SHORT EXERCISE: Please count the lines in the rows below that contain the string "much", with case counting, and reply with that number alone.
## BEGIN LISTING
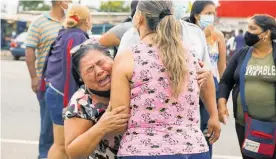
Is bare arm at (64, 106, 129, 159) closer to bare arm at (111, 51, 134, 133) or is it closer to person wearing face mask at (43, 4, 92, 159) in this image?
bare arm at (111, 51, 134, 133)

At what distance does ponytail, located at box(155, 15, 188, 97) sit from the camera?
2559 millimetres

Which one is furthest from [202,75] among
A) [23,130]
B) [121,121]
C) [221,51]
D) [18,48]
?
[18,48]

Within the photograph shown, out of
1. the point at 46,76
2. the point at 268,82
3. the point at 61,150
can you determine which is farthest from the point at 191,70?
the point at 46,76

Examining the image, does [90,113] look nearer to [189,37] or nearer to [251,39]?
[189,37]

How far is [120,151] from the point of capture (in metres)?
2.58

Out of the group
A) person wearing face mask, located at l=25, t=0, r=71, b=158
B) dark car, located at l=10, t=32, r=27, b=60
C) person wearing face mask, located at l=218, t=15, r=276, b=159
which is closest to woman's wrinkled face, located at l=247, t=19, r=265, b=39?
person wearing face mask, located at l=218, t=15, r=276, b=159

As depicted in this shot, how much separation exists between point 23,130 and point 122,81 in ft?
17.6

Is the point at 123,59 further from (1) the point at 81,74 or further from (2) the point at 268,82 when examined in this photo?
(2) the point at 268,82

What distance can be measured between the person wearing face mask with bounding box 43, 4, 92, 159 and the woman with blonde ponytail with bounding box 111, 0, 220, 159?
2.09 meters

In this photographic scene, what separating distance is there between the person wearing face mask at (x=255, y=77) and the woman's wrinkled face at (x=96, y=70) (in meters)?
2.08

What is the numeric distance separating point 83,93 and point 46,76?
2.34 metres

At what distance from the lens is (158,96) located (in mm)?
2547

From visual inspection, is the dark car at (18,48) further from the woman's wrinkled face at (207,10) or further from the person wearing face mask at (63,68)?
the woman's wrinkled face at (207,10)

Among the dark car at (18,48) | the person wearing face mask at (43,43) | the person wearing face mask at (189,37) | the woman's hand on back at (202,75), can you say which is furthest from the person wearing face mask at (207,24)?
the dark car at (18,48)
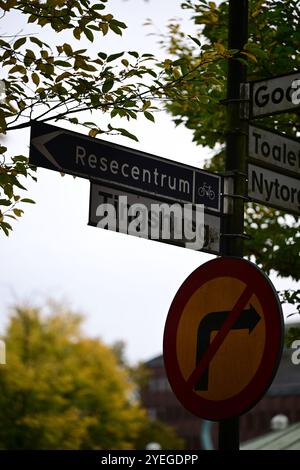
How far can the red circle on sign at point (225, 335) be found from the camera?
188 inches

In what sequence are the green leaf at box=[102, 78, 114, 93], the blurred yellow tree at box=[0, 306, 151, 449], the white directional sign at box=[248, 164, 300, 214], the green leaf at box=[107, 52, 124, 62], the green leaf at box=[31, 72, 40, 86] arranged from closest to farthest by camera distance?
the white directional sign at box=[248, 164, 300, 214], the green leaf at box=[107, 52, 124, 62], the green leaf at box=[102, 78, 114, 93], the green leaf at box=[31, 72, 40, 86], the blurred yellow tree at box=[0, 306, 151, 449]

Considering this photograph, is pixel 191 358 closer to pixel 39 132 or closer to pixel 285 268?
pixel 39 132

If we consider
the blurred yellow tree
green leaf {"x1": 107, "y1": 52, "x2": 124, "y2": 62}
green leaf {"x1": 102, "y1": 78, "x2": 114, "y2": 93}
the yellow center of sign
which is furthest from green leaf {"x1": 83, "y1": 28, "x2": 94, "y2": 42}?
the blurred yellow tree

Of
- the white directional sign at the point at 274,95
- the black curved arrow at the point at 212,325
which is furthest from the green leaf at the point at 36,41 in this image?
the black curved arrow at the point at 212,325

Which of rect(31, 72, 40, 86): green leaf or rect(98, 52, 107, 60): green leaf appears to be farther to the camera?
rect(31, 72, 40, 86): green leaf

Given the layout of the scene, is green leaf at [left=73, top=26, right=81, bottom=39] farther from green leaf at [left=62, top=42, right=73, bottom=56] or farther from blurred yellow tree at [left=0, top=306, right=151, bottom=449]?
blurred yellow tree at [left=0, top=306, right=151, bottom=449]

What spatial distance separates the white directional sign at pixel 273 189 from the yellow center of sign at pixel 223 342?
3.53 ft

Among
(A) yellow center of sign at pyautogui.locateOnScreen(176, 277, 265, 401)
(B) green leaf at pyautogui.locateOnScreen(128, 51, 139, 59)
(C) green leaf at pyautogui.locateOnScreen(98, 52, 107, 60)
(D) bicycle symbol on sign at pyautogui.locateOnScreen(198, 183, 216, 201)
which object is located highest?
(B) green leaf at pyautogui.locateOnScreen(128, 51, 139, 59)

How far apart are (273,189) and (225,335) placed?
1.45 meters

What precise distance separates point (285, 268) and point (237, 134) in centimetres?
568

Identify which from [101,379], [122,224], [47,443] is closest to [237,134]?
[122,224]

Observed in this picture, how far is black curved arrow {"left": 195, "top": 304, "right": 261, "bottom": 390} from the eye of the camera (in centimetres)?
498

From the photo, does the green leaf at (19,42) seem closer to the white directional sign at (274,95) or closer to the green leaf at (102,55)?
the green leaf at (102,55)
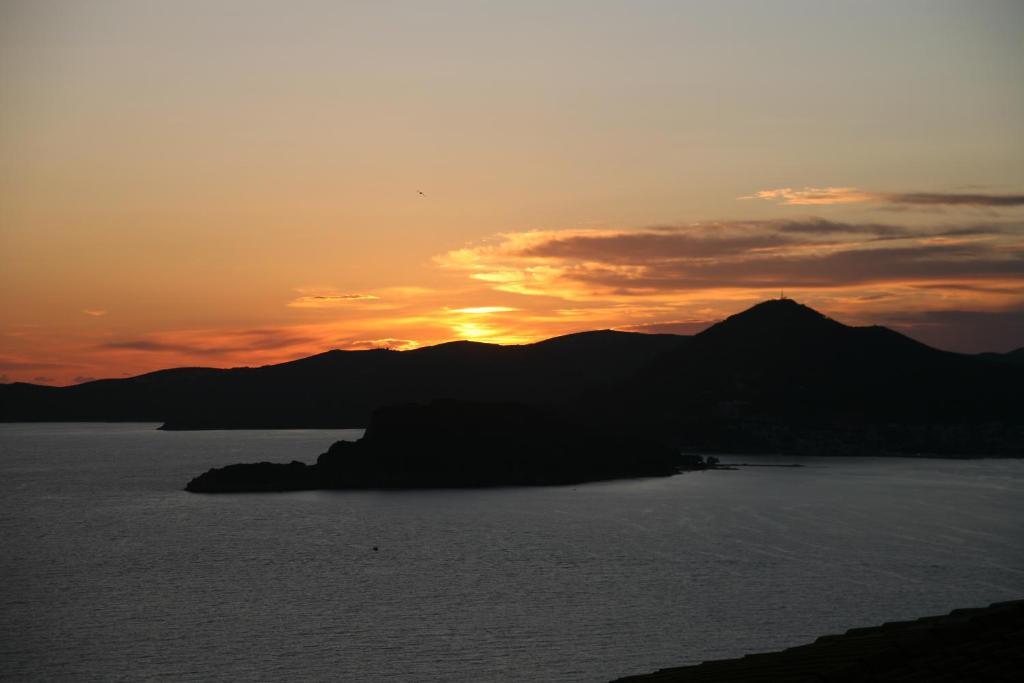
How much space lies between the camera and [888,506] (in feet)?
547

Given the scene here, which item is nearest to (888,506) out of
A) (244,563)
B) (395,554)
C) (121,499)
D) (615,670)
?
(395,554)

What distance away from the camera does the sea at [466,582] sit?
7162cm

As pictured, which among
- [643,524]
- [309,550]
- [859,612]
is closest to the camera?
[859,612]

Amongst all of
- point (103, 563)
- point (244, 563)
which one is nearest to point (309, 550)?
point (244, 563)

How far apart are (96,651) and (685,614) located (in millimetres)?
42402

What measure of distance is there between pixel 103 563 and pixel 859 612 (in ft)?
248

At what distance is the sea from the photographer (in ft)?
235

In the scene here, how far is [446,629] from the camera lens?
79.6 metres

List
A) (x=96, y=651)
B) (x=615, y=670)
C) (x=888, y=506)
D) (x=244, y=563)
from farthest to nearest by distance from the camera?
(x=888, y=506)
(x=244, y=563)
(x=96, y=651)
(x=615, y=670)

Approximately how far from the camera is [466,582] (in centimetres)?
10012

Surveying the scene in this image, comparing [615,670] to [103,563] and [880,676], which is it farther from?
[103,563]

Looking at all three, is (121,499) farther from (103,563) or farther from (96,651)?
(96,651)

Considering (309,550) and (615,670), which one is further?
(309,550)

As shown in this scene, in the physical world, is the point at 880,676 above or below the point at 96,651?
above
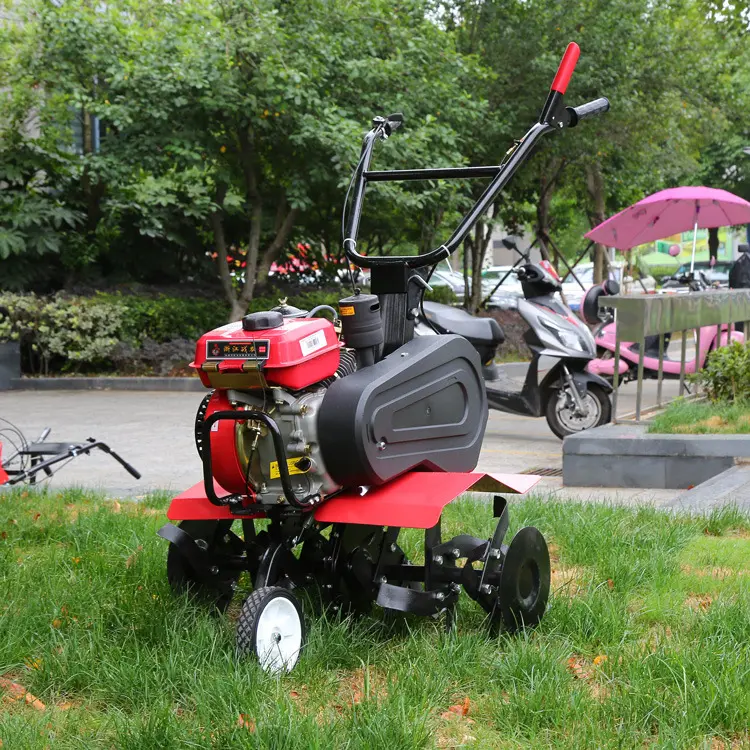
## END LISTING
WRITTEN RESPONSE: 2